Les quantités d’eau qui servent à la réfrigération des installations ne cessent de diminuer chaque année, la plupart des installations étant passées en circuit fermé.

La légère augmentation constatée en 2015 est due à des fuites détectées et colmatées tardivement.

Seul le site d’Indret continue à pomper des volumes importants en Loire lorsque le site réalise des essais de machines thermiques ; les volumes consommés peuvent ainsi varier significativement d’une année à l’autre. En 2014 et 2015, années de qualification de toutes les nouvelles machines du sous-marin Barracuda, la consommation avait été singulièrement importante.

La biodiversité

Le Groupe DCNS s’est toujours naturellement intéressé aux questions de biodiversité en raison de la situation de ses implantations et de la nature de ses activités. Chaque site industriel est situé à proximité d’un site naturel terrestre ou marin qui a été identifié pour la rareté ou la fragilité des espèces sauvages, animales ou végétales, et de leurs habitats.
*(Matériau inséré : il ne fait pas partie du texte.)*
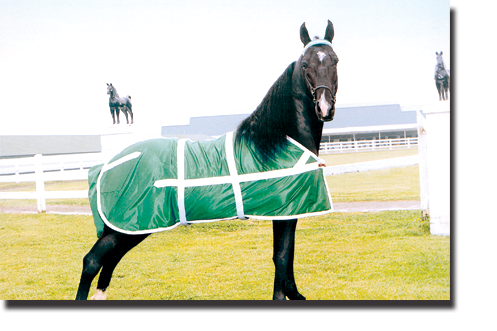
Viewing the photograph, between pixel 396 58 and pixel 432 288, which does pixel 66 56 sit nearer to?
pixel 396 58

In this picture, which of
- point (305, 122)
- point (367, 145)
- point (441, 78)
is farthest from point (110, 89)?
point (441, 78)

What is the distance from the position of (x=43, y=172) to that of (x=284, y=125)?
3.21 meters

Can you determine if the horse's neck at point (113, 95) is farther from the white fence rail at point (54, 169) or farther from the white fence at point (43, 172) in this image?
the white fence at point (43, 172)

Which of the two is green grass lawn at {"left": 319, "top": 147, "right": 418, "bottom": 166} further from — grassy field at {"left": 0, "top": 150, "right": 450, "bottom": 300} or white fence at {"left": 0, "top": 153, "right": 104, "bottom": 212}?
white fence at {"left": 0, "top": 153, "right": 104, "bottom": 212}

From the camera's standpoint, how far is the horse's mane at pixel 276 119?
2.07 metres

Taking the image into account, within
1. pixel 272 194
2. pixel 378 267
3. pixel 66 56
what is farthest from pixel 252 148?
pixel 66 56

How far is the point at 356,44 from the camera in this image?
2756mm

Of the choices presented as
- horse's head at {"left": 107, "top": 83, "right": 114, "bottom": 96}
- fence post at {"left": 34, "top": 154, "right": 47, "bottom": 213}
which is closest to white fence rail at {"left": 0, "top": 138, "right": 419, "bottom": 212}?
fence post at {"left": 34, "top": 154, "right": 47, "bottom": 213}

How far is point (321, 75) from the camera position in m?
1.90

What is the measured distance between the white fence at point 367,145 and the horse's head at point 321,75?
1.23 m

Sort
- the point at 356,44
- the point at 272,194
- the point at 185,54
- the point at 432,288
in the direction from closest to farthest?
the point at 272,194
the point at 432,288
the point at 356,44
the point at 185,54

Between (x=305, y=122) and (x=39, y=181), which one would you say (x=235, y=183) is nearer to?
(x=305, y=122)

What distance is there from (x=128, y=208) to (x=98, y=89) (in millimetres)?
1347

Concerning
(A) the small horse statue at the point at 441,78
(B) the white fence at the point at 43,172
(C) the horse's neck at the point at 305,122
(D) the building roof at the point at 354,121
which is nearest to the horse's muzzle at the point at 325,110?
(C) the horse's neck at the point at 305,122
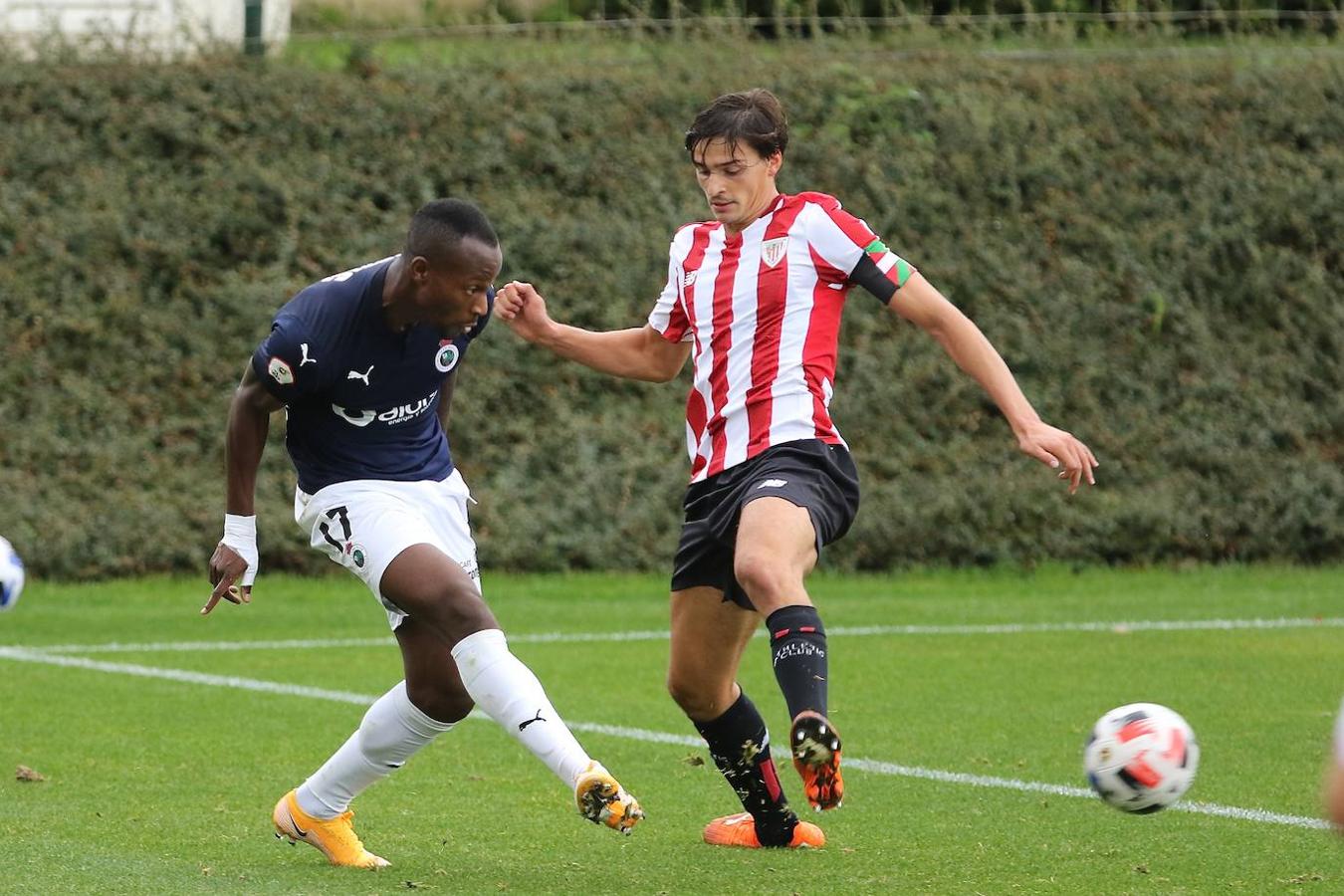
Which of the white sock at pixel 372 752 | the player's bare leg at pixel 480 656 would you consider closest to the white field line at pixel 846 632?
the white sock at pixel 372 752

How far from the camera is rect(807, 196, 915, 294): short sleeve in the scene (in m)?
5.84

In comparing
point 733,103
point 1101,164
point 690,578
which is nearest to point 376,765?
point 690,578

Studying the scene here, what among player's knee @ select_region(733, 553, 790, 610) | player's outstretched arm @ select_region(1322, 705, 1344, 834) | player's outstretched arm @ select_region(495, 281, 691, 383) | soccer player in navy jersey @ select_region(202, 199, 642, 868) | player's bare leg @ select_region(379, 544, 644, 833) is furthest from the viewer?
player's outstretched arm @ select_region(495, 281, 691, 383)

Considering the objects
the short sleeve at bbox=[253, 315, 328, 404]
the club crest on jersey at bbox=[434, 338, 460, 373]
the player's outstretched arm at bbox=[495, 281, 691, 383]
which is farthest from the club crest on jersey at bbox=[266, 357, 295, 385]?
the player's outstretched arm at bbox=[495, 281, 691, 383]

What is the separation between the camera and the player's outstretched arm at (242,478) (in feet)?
18.4

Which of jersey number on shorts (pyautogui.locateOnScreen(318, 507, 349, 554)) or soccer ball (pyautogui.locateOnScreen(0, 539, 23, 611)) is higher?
jersey number on shorts (pyautogui.locateOnScreen(318, 507, 349, 554))

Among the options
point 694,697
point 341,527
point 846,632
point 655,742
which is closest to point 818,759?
point 694,697

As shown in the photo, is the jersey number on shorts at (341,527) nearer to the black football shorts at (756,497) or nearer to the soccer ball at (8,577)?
the soccer ball at (8,577)

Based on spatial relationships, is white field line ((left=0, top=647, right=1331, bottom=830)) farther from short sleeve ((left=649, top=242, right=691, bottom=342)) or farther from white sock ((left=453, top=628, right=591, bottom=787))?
white sock ((left=453, top=628, right=591, bottom=787))

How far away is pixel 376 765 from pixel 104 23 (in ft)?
44.4

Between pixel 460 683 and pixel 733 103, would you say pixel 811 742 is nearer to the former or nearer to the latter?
pixel 460 683

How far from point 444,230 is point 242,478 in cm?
96

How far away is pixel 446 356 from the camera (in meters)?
5.88

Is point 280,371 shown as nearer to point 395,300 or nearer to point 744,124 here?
point 395,300
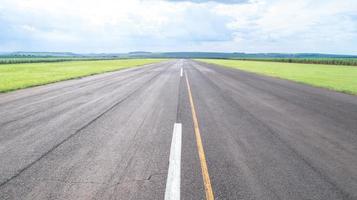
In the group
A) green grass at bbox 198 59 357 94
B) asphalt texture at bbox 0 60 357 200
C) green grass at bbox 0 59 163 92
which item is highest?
asphalt texture at bbox 0 60 357 200

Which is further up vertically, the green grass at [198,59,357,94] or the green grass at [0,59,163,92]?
the green grass at [198,59,357,94]

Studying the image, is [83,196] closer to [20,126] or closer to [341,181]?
[341,181]

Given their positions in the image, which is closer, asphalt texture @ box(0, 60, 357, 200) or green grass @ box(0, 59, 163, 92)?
asphalt texture @ box(0, 60, 357, 200)

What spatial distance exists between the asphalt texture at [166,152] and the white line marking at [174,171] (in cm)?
9

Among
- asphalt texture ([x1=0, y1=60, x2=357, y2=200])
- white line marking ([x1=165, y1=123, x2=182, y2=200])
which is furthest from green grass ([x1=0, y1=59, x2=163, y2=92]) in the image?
white line marking ([x1=165, y1=123, x2=182, y2=200])

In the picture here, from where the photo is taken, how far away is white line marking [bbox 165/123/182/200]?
3504 millimetres

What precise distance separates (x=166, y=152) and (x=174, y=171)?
871mm

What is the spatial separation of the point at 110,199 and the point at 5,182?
173 centimetres

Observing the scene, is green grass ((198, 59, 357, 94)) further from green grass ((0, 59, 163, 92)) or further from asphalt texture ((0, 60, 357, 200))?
green grass ((0, 59, 163, 92))

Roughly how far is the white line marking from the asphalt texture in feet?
0.28

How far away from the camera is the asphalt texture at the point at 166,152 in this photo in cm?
366

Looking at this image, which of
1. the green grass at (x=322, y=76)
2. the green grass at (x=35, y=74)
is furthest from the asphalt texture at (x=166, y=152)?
the green grass at (x=322, y=76)

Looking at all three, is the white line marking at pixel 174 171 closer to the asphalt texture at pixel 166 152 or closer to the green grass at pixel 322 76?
the asphalt texture at pixel 166 152

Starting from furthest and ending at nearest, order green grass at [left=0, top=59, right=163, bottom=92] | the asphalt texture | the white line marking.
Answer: green grass at [left=0, top=59, right=163, bottom=92]
the asphalt texture
the white line marking
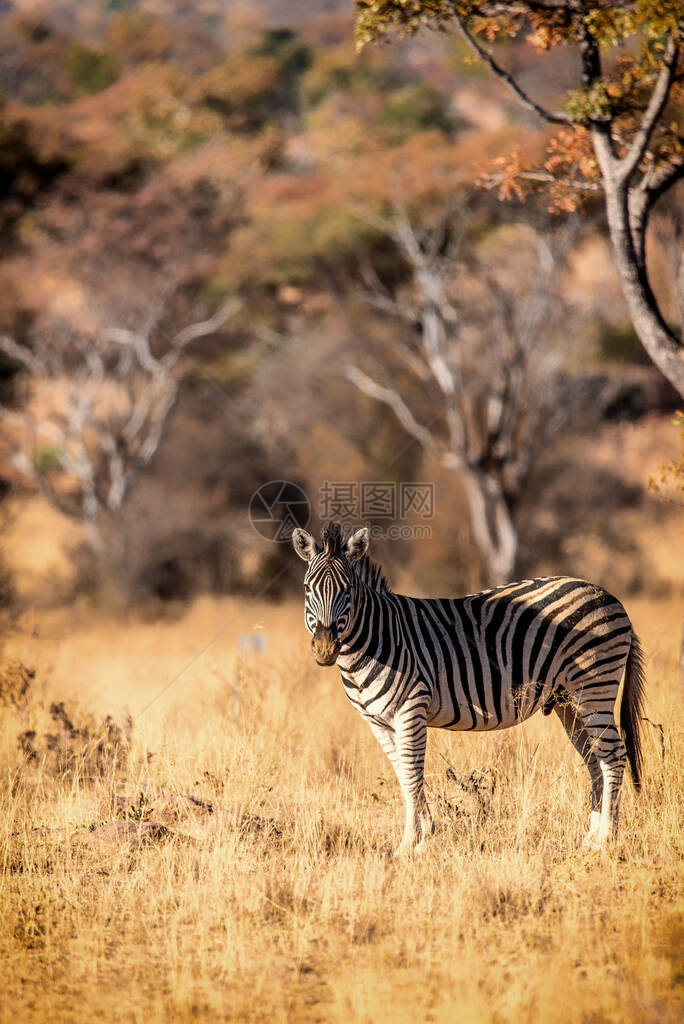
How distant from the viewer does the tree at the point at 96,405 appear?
61.5ft

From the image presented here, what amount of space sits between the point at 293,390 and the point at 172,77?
11.8 metres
Dans chacun de ces cas, les choix industriels et économiques ne se font pas au détriment de la préservation de la nature, les deux dimensions sont bien prises au compte dans le respect de chacune.

Les énergies marines renouvelables (EMR) font l’objet d’attentions toutes particulières. Ce sont des activités récentes en plein développement dont on ne connait pas toujours les impacts sur l’environnement. C’est pourquoi DCNS étudie pour chacun de ses projets le milieu vivant et les usages, afin de réaliser les études d’impacts et d’adapter le projet dans un souci de respect de l’environnement et d’acceptabilité sociale.

Dans ce cadre, DCNS est partenaire de plusieurs projets visant à améliorer la connaissance des milieux, notamment avec l’Institut France Energies Marines.